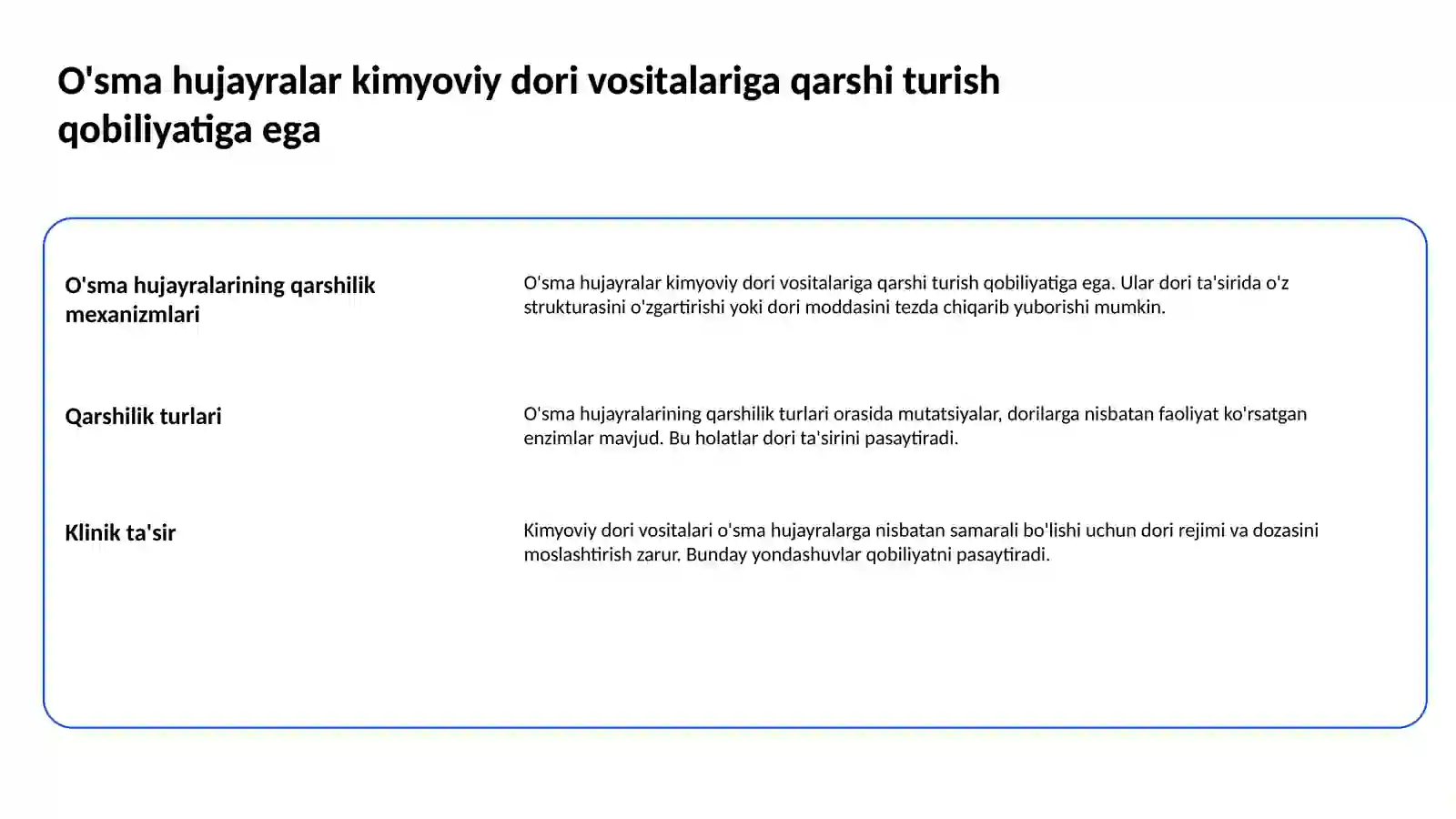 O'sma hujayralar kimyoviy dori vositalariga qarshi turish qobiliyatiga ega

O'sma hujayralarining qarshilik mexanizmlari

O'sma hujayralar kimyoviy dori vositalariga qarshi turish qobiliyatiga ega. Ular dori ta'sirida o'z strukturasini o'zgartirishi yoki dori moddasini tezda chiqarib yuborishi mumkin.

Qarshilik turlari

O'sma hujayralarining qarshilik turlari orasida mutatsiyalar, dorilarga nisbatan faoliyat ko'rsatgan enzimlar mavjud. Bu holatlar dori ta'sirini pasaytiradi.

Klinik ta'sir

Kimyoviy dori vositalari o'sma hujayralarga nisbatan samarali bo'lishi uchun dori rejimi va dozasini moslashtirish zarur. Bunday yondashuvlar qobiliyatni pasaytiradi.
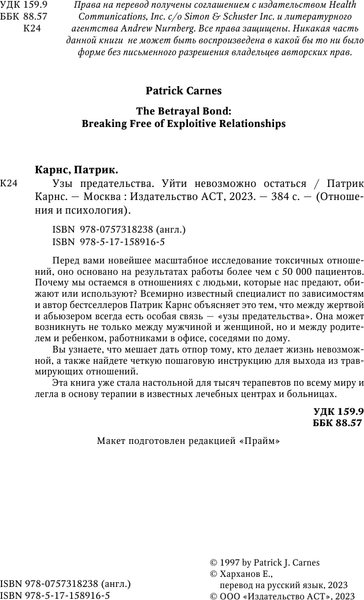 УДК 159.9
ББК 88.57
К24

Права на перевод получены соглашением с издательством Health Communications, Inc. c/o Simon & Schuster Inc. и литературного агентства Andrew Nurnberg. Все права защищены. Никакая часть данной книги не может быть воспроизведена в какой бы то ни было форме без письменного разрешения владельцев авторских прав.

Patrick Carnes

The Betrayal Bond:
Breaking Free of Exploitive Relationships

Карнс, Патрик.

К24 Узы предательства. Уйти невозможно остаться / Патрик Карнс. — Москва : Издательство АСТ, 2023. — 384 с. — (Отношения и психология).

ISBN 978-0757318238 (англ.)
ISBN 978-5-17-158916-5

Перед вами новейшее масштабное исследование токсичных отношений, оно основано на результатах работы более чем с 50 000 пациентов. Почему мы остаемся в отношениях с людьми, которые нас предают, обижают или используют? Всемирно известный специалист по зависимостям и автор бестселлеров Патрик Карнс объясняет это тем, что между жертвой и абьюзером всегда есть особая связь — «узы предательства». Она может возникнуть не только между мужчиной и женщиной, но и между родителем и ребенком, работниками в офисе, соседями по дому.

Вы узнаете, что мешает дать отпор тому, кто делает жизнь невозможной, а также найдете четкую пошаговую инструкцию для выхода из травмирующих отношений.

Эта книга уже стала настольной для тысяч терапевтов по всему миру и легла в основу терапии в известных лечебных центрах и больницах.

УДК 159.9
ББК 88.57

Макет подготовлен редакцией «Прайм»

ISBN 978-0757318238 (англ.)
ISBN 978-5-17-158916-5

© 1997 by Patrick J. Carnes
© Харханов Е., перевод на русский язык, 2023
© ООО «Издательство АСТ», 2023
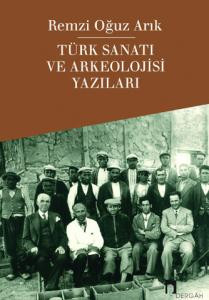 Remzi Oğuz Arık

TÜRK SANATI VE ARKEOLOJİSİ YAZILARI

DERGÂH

**Action item:**
Skip every picture and return the lines above from the top through the one that contains "Klinik ta'sir".

**Solution:**
 O'sma hujayralar kimyoviy dori vositalariga qarshi turish qobiliyatiga ega

O'sma hujayralarining qarshilik mexanizmlari

O'sma hujayralar kimyoviy dori vositalariga qarshi turish qobiliyatiga ega. Ular dori ta'sirida o'z strukturasini o'zgartirishi yoki dori moddasini tezda chiqarib yuborishi mumkin.

Qarshilik turlari

O'sma hujayralarining qarshilik turlari orasida mutatsiyalar, dorilarga nisbatan faoliyat ko'rsatgan enzimlar mavjud. Bu holatlar dori ta'sirini pasaytiradi.

Klinik ta'sir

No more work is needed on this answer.